(Entries listed in a dataset)

#####

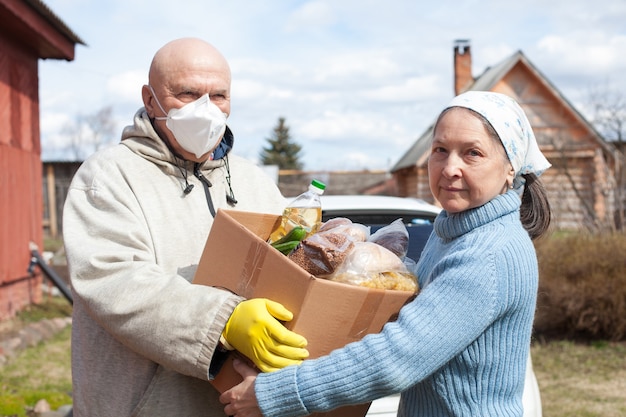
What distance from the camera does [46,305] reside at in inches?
392

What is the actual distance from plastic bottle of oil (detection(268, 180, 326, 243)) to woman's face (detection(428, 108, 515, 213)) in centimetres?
51

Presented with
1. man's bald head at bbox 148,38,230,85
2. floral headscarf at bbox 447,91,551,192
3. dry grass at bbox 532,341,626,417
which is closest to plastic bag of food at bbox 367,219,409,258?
floral headscarf at bbox 447,91,551,192

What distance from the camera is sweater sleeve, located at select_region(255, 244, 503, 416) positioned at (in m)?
1.86

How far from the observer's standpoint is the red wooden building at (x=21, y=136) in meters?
8.45

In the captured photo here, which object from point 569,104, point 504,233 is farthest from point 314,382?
point 569,104

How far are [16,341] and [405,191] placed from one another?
18506 millimetres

#####

# Short problem
Convert the material above into a Markdown table with the columns "Row" and "Line", one numbered row per non-blank line, omitting the picture.

# Solution to this exercise
| Row | Line |
|---|---|
| 1 | What distance from the camera does [46,305] reside at in inches? |
| 2 | 392 |
| 3 | What is the actual distance from plastic bottle of oil (detection(268, 180, 326, 243)) to woman's face (detection(428, 108, 515, 213)) in centimetres? |
| 4 | 51 |
| 5 | Presented with |
| 6 | 1. man's bald head at bbox 148,38,230,85 |
| 7 | 2. floral headscarf at bbox 447,91,551,192 |
| 8 | 3. dry grass at bbox 532,341,626,417 |
| 9 | which is closest to plastic bag of food at bbox 367,219,409,258? |
| 10 | floral headscarf at bbox 447,91,551,192 |
| 11 | What distance from the camera is sweater sleeve, located at select_region(255, 244, 503, 416) positioned at (in m)? |
| 12 | 1.86 |
| 13 | How far from the observer's standpoint is the red wooden building at (x=21, y=136) in meters? |
| 14 | 8.45 |
| 15 | In the captured photo here, which object from point 569,104, point 504,233 is farthest from point 314,382? |
| 16 | point 569,104 |
| 17 | How far are [16,341] and [405,191] placed from one another? |
| 18 | 18506 millimetres |